■ Work item: Find the line with "A: Troglodytidae family" in the entries below, then reproduce it and every line after it down to and including the line with "category: zebra", exactly.

■ Provided information:
----------------
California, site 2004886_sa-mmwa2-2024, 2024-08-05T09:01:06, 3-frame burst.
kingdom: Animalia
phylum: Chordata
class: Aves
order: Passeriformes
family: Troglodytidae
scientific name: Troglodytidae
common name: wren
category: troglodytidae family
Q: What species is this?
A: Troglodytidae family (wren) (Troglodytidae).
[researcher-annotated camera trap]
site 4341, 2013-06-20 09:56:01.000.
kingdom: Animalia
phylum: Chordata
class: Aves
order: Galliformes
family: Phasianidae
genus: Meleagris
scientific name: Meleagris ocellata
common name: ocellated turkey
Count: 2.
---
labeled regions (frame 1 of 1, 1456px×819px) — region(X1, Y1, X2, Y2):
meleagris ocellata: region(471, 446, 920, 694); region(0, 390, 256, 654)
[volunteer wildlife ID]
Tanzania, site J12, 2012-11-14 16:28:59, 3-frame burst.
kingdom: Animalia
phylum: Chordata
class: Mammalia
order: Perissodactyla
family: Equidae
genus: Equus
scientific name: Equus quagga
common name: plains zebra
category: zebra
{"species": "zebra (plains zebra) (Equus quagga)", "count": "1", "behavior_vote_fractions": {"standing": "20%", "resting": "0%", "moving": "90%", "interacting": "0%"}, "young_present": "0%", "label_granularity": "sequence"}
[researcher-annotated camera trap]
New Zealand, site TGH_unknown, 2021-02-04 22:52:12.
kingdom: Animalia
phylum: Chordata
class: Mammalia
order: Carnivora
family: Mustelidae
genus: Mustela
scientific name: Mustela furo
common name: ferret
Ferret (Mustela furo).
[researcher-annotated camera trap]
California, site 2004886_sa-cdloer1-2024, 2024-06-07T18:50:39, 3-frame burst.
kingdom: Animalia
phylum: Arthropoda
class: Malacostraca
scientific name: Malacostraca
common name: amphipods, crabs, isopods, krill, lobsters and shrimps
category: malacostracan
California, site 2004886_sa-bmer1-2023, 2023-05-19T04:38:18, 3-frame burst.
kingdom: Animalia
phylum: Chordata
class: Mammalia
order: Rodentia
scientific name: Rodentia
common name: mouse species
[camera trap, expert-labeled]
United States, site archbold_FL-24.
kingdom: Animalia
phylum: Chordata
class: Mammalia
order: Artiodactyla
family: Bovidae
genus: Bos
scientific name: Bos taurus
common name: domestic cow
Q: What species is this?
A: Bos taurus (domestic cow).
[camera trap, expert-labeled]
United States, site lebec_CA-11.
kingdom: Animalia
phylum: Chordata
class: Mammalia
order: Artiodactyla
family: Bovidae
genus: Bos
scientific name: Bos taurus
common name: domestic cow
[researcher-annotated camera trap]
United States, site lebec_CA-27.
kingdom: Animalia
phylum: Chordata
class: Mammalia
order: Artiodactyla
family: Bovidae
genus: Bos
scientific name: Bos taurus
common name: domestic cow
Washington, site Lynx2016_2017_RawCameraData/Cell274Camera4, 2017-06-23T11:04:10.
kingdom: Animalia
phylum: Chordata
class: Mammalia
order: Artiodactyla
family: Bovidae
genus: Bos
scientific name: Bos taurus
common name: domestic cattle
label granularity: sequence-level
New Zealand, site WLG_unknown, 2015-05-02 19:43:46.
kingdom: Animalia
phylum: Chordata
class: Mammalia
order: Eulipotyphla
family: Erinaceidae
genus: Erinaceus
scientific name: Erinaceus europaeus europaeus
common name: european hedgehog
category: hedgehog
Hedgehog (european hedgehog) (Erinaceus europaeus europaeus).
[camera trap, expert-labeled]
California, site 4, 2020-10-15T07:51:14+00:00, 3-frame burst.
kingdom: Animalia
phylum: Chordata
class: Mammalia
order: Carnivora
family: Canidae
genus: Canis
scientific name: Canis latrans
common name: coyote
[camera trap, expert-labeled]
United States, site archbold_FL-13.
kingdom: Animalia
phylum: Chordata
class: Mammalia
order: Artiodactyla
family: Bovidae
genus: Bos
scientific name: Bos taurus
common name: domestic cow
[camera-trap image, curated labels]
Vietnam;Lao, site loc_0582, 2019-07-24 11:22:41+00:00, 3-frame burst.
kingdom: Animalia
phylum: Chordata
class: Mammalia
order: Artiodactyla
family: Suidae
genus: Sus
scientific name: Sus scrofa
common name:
----------------
■ Result for this task:
A: Troglodytidae family (wren) (Troglodytidae).
[researcher-annotated camera trap]
site 4341, 2013-06-20 09:56:01.000.
kingdom: Animalia
phylum: Chordata
class: Aves
order: Galliformes
family: Phasianidae
genus: Meleagris
scientific name: Meleagris ocellata
common name: ocellated turkey
Count: 2.
---
labeled regions (frame 1 of 1, 1456px×819px) — region(X1, Y1, X2, Y2):
meleagris ocellata: region(471, 446, 920, 694); region(0, 390, 256, 654)
[volunteer wildlife ID]
Tanzania, site J12, 2012-11-14 16:28:59, 3-frame burst.
kingdom: Animalia
phylum: Chordata
class: Mammalia
order: Perissodactyla
family: Equidae
genus: Equus
scientific name: Equus quagga
common name: plains zebra
category: zebra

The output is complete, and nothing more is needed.